→ To be done
Reproduce the records verbatim, starting at the line containing "Considering the scene" and ending at the line containing "23.0 inches", with both of those lines included.

→ Input for this task
● ● ●
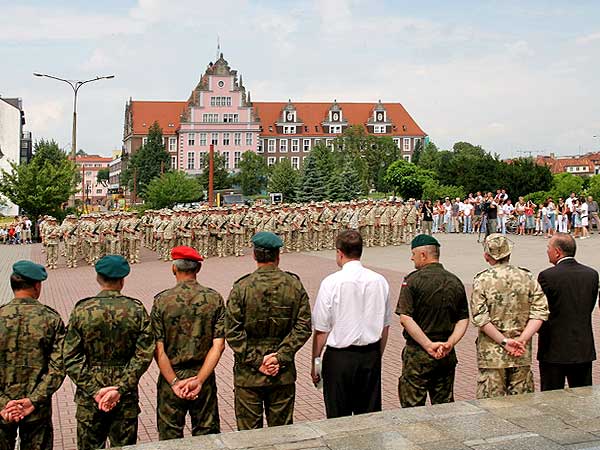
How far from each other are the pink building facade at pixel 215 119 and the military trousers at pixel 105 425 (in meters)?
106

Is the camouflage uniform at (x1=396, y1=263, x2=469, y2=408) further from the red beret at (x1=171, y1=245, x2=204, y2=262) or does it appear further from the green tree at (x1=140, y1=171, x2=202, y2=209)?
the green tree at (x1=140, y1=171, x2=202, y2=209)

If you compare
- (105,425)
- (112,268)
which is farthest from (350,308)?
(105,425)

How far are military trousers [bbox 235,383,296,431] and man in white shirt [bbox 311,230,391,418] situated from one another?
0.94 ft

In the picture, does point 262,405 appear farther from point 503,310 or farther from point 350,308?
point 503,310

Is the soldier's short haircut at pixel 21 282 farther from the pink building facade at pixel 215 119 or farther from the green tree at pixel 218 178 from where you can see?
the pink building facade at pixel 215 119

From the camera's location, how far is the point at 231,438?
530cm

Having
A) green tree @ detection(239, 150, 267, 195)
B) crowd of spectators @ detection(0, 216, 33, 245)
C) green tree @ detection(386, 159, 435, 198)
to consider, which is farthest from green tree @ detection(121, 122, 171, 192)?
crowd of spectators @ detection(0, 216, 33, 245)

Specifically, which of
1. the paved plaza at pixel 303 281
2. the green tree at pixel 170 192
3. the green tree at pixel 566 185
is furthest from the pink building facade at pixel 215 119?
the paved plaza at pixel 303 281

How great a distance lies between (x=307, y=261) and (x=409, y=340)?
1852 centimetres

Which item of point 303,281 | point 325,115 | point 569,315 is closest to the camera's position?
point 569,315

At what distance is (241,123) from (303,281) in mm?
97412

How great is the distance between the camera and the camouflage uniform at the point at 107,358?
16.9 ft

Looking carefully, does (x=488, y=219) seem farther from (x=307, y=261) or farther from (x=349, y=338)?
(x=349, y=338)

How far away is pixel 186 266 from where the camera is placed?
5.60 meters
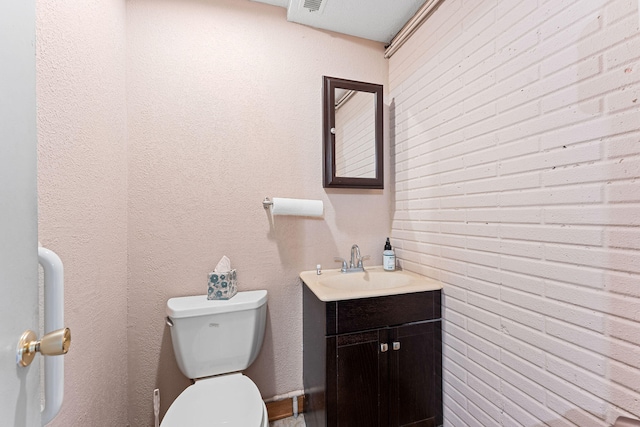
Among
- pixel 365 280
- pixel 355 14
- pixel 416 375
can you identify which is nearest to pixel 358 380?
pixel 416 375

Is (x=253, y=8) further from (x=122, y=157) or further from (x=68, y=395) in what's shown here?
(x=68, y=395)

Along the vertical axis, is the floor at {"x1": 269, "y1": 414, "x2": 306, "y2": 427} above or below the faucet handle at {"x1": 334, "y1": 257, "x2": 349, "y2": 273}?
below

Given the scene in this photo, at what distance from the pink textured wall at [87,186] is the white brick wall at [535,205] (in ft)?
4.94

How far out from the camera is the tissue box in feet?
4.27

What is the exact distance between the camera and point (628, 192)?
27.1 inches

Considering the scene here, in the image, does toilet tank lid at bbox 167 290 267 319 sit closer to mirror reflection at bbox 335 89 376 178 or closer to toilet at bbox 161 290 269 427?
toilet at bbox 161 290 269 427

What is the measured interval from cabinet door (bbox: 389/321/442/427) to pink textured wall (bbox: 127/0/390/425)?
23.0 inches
● ● ●
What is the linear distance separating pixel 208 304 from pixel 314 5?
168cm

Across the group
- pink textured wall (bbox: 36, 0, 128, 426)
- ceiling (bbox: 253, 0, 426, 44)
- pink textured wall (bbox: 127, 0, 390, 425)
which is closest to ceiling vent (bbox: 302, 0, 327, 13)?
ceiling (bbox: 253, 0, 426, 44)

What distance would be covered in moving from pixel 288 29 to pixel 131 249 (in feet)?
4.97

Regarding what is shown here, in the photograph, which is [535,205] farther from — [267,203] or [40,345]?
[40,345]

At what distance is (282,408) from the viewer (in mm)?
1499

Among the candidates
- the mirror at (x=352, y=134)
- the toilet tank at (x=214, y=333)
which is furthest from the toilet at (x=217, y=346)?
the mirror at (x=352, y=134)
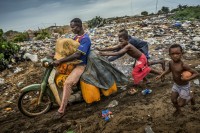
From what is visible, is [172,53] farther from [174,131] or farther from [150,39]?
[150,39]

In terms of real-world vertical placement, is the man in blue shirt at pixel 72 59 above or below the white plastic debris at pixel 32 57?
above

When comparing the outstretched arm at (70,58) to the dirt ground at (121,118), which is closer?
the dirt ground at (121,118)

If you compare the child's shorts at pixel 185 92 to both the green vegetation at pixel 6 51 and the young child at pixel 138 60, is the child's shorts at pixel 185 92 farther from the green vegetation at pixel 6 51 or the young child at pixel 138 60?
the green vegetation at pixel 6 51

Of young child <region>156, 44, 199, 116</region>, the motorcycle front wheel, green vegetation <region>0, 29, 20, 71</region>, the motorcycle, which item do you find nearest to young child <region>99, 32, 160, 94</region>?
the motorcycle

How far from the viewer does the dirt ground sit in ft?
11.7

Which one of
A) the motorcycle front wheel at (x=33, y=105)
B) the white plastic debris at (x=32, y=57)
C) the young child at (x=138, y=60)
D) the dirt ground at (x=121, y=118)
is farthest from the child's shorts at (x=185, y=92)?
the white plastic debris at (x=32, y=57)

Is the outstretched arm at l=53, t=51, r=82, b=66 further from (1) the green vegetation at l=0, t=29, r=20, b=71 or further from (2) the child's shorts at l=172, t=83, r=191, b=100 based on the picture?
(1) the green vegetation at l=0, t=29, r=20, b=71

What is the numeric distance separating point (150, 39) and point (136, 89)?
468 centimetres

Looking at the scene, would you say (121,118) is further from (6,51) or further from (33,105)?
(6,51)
● ● ●
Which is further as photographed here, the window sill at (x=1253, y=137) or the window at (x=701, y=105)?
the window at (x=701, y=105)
● ● ●
→ Result for this task
Considering the scene here, in the image, does toilet tank lid at bbox 167 290 267 319 sit closer to mirror reflection at bbox 335 89 376 178 or closer to toilet at bbox 161 290 269 427?
toilet at bbox 161 290 269 427

What is the measured interval from cabinet door (bbox: 389/321/442/427) to pink textured wall (bbox: 127/0/390/425)?
23.0 inches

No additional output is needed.